*待完成任务*.
• A. 请将阅读文本中从“十四、一审法庭剥夺了杨佳的要求证人出庭作证的权利,侵犯了杨佳的辩护权。”起一直到“事实真相,从而拒绝证人出庭。”为止的全部内容逐字照录。
• B. 阅读文本引用的是《刑事诉讼法》第几条？
• C. 将阅读文本中以“《刑事诉讼法》第43条规定”开头的段落压缩改写，保留其主要事实。

───── 阅读文本

十四、一审法庭剥夺了杨佳的要求证人出庭作证的权利,侵犯了杨佳的辩护权。
《刑事诉讼法》第43条规定:“审判人员、检察人员、侦查人员必须依照法定程序,收集能够证实犯罪嫌疑人、被告人有罪或者无罪、犯罪情节轻重的各种证据。严禁刑讯逼供和以威胁、引诱、欺骗以及其他非法的方法收集证据。必须保证一切与案件有关或者了解案情的公民,有客观地充分地提供证据的条件,除特殊情况外,并且可以吸收他们协助调查”,杨佳提出举证要求,申请证人出庭为其作证是《刑事诉讼法》赋予犯罪嫌疑人的基本权利,也是人民法院查明案件事实、公正审判不能缺少依据,而一审法院却拒绝证人出庭,就是为了掩盖真相,说明审判机关在审理之前已经有了判决结果,未审先判,因拒绝事实真相,从而拒绝证人出庭。
十五、一审开庭所有重要证人、鉴定人员均未传召及允许出庭作证及接受质证,严重违反了《刑事诉讼法》之有关规定。

──────────
───── 提取信息

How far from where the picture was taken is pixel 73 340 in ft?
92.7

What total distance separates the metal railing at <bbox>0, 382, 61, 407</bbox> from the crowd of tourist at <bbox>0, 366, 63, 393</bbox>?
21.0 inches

──────────
───── 提取信息

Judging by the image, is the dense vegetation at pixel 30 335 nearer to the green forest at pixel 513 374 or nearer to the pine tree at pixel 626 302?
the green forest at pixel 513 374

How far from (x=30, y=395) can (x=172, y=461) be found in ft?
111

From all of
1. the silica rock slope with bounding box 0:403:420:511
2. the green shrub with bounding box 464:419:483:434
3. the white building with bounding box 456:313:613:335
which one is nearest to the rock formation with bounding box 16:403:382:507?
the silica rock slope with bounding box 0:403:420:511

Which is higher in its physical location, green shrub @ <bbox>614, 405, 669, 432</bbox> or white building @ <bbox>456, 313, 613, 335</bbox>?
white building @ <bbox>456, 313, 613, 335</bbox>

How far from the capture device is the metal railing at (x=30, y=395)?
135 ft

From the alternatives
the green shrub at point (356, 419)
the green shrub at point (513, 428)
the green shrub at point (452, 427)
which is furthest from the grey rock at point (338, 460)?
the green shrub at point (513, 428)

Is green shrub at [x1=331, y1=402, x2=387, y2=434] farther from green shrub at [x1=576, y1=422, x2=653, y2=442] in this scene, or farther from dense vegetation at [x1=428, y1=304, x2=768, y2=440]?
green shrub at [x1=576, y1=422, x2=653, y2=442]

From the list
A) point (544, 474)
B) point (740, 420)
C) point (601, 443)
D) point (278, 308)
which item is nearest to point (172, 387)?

──────────
───── 提取信息

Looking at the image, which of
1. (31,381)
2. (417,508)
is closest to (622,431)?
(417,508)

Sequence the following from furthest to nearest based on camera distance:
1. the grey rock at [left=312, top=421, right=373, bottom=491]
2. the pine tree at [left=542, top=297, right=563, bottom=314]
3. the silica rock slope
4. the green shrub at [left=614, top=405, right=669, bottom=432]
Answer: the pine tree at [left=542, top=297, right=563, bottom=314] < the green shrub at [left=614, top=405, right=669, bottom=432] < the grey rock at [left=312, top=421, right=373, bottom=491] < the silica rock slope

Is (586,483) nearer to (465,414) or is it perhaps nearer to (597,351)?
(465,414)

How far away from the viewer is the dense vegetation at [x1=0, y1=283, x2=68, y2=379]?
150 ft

──────────

*练习答案*.
• A.
十四、一审法庭剥夺了杨佳的要求证人出庭作证的权利,侵犯了杨佳的辩护权。
《刑事诉讼法》第43条规定:“审判人员、检察人员、侦查人员必须依照法定程序,收集能够证实犯罪嫌疑人、被告人有罪或者无罪、犯罪情节轻重的各种证据。严禁刑讯逼供和以威胁、引诱、欺骗以及其他非法的方法收集证据。必须保证一切与案件有关或者了解案情的公民,有客观地充分地提供证据的条件,除特殊情况外,并且可以吸收他们协助调查”,杨佳提出举证要求,申请证人出庭为其作证是《刑事诉讼法》赋予犯罪嫌疑人的基本权利,也是人民法院查明案件事实、公正审判不能缺少依据,而一审法院却拒绝证人出庭,就是为了掩盖真相,说明审判机关在审理之前已经有了判决结果,未审先判,因拒绝事实真相,从而拒绝证人出庭。

• B. 第43条。

• C. 该段引用《刑事诉讼法》第43条：审判、检察、侦查人员必须依照法定程序，收集证实被告人有罪或无罪、犯罪情节轻重的各种证据。法律严禁以刑讯逼供和威胁、引诱、欺骗等非法方法收集证据，并要求保证知情公民有客观充分提供证据的条件。段落指出，杨佳申请证人出庭作证是法律赋予犯罪嫌疑人的基本权利，也是法院查明事实、公正审判不可缺少的依据。一审法院拒绝证人出庭，被认为是为了掩盖真相，说明其未审先判。